Ishak Gisele E, Khoury Nabil J, Birjawi Ghina A, El-Zein Youssef R, Naffaa Lena N, Haddad Maurice C
Department of Diagnostic Radiology, American University of Beirut Medical Center, P.O. Box 11-0236, Beirut, Lebanon.
Clin Imaging. 2006 May-Jun;30(3):153-9. doi: 10.1016/j.clinimag.2005.07.002.
The aim of this study was to study the imaging findings of familial Mediterranean fever (FMF).
We performed a retrospective review of the medical records and imaging studies of 38 patients with proven FMF, diagnosed between 1992 and 2002.
The most common clinical manifestation was recurrent peritoneal attacks with abdominal pain (76.3%) and fever (42.1%). Abdominal imaging findings included ileus (n=12), splenomegaly (n=5), hepatomegaly (n=2), ascitis (n=2), focal peritonitis (n=2), mesenteric streaking (n=1), and enlarged mesenteric lymph node (n=1). One patient developed fatal peritoneal mesothelioma, and 13.1% of the patients developed amyloidosis with sonographic findings of renal parenchymal disease or cardiomyopathy. Arthritis was second in frequency, occurring in 34.2% of patients; radiographs were normal (n=4) or showed joint effusion and periarticular soft tissue swelling (n=4) due to synovitis. One patient developed seronegative destructive arthropathy. Skin lesions were noted in 23.6% of patients. Pleuritis was encountered in 13.1% and pericarditis in 5.2%. Polyarteritis nodosa (PAN) was present in two patients, multiple sclerosis in one, and autoimmune hemolytic anemia in one patient.

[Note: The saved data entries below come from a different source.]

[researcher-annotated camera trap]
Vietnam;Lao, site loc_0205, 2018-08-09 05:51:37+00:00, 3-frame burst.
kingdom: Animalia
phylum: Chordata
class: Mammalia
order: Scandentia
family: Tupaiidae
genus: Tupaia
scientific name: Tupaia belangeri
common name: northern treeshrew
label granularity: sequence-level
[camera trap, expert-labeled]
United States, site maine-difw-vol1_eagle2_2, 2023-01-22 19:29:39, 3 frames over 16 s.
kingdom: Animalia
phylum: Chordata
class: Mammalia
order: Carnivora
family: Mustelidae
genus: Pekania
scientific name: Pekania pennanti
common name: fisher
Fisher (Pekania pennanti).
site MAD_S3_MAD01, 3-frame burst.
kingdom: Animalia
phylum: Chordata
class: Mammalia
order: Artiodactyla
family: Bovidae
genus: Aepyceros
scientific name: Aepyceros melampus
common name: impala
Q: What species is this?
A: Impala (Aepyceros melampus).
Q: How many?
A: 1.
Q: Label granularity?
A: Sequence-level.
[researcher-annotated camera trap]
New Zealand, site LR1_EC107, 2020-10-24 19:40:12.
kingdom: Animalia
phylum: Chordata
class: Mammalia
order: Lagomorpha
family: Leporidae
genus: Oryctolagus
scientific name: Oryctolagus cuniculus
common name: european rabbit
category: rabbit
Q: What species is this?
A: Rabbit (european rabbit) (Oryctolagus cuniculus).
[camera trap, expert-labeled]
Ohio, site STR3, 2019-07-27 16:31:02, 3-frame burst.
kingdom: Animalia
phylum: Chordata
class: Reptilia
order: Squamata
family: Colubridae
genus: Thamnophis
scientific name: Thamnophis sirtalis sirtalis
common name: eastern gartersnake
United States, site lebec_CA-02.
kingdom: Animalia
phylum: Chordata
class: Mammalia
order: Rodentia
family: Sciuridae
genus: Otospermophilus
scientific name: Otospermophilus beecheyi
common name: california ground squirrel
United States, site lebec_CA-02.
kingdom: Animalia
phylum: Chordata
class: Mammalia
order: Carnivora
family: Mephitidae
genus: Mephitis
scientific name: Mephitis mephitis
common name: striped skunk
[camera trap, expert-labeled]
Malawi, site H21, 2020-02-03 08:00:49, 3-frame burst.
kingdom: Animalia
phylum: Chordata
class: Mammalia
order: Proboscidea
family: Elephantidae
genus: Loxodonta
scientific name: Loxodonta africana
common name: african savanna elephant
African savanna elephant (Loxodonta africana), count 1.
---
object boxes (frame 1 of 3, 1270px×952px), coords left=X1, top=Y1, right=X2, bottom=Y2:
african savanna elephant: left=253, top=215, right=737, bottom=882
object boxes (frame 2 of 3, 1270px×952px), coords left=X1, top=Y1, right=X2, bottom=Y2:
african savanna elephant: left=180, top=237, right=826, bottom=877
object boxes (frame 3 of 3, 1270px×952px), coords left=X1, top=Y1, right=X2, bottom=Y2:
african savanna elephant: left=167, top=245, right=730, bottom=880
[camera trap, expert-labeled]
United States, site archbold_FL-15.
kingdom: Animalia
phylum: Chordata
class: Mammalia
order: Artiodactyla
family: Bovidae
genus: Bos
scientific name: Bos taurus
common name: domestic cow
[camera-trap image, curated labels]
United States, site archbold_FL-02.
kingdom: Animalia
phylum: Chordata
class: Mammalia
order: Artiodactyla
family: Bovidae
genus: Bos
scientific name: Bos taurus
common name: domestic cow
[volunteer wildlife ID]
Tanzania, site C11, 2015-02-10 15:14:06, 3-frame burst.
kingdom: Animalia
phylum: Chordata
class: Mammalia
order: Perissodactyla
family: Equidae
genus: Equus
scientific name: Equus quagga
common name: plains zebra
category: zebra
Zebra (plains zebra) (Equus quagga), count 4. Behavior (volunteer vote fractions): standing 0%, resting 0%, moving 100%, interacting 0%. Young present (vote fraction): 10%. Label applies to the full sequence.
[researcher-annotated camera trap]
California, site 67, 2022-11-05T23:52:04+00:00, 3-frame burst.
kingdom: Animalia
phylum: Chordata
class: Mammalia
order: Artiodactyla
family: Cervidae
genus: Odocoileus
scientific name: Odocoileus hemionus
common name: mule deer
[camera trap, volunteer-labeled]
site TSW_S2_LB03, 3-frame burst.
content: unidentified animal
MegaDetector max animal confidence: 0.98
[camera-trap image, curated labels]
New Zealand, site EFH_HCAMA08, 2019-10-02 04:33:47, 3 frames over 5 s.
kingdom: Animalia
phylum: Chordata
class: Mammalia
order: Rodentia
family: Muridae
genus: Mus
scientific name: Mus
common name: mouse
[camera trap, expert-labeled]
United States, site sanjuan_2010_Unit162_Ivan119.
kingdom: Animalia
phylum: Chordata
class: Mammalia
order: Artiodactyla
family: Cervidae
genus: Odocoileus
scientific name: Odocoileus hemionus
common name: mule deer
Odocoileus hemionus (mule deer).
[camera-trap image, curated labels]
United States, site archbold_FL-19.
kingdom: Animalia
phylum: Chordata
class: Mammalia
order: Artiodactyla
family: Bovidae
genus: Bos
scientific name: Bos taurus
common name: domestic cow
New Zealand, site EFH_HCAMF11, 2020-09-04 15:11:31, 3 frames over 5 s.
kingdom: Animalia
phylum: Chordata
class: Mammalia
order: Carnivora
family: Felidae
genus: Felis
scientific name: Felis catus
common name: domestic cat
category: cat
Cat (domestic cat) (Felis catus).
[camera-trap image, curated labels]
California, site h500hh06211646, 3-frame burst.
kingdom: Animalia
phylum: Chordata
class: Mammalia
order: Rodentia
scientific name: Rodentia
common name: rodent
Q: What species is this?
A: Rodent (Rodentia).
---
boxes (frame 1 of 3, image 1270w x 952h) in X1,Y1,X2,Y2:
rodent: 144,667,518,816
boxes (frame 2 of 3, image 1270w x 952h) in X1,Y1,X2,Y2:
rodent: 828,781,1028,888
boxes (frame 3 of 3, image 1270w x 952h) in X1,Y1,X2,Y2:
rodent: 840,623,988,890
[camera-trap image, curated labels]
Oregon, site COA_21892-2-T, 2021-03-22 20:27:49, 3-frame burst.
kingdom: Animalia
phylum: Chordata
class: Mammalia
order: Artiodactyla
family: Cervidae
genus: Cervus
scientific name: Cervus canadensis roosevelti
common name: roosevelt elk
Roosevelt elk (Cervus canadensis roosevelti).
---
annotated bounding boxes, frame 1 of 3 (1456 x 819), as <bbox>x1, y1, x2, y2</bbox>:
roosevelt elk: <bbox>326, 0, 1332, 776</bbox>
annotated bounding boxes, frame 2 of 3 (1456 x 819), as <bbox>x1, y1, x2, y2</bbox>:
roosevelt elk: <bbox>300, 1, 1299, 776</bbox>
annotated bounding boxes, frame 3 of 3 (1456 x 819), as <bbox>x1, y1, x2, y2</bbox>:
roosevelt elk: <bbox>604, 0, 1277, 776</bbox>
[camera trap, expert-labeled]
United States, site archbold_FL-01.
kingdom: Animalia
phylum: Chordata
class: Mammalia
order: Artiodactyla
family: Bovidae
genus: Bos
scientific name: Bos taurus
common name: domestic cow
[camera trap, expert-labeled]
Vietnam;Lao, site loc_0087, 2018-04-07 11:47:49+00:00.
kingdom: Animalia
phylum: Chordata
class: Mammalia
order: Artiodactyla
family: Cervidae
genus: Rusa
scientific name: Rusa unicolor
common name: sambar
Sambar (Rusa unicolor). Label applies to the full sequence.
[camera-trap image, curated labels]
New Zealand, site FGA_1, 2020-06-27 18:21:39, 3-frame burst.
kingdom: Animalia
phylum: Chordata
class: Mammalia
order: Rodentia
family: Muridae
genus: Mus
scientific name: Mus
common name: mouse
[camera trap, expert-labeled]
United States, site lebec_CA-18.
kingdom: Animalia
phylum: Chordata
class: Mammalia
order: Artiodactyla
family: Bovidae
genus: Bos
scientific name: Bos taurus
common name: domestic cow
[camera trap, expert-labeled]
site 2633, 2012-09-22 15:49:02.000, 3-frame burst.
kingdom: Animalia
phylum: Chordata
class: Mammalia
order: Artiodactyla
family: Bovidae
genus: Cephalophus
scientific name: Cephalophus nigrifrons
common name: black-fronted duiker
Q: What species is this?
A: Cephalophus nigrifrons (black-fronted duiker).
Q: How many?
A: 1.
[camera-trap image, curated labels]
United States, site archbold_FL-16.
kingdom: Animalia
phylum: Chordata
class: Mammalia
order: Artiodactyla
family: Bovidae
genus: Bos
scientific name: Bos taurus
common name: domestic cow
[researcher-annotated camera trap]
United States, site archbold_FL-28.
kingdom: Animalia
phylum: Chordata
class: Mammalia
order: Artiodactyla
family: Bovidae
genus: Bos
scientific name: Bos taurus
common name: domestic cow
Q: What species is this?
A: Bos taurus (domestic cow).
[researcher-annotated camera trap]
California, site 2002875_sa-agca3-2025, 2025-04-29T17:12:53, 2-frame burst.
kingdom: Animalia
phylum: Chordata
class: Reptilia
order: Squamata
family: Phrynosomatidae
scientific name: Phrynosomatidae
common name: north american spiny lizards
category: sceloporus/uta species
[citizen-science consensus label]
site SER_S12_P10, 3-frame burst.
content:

FMF predominantly involves abdominal viscera but can affect other organs. The majority of patients have nonspecific imaging findings, and the radiologic diagnosis is rarely considered. Amyloidosis, mesothelioma, and destructive arthropathy are potential serious complications of FMF. PAN, multiple sclerosis, and autoimmune hemolytic anemia are probably rare associations or rather than coincident with FMF.
本研究旨在探讨家族性地中海热(FMF)的影像学表现。
我们对1992年至2002年间确诊的38例经证实的FMF患者的病历和影像学研究进行了回顾性分析。
最常见的临床表现是反复出现的腹膜发作伴腹痛(76.3%)和发热(42.1%)。腹部影像学表现包括肠梗阻(n = 12)、脾肿大(n = 5)、肝肿大(n = 2)、腹水(n = 2)、局灶性腹膜炎(n = 2)、肠系膜条纹(n = 1)和肠系膜淋巴结肿大(n = 1)。1例患者发生致命性腹膜间皮瘤,13.1%的患者发生淀粉样变性,超声表现为肾实质疾病或心肌病。关节炎的发生率次之,为34.2%;X线片正常(n = 4)或显示由于滑膜炎导致的关节积液和关节周围软组织肿胀(n = 4)。1例患者发生血清阴性破坏性关节病。23.6%的患者有皮肤病变。胸膜炎发生率为13.1%,心包炎发生率为5.2%。2例患者有结节性多动脉炎(PAN),1例有多发性硬化,1例有自身免疫性溶血性贫血。
FMF主要累及腹部脏器,但也可影响其他器官。大多数患者有非特异性影像学表现,很少考虑进行放射学诊断。淀粉样变性、间皮瘤和破坏性关节病是FMF潜在的严重并发症。PAN、多发性硬化和自身免疫性溶血性贫血可能是罕见的关联,而非与FMF巧合。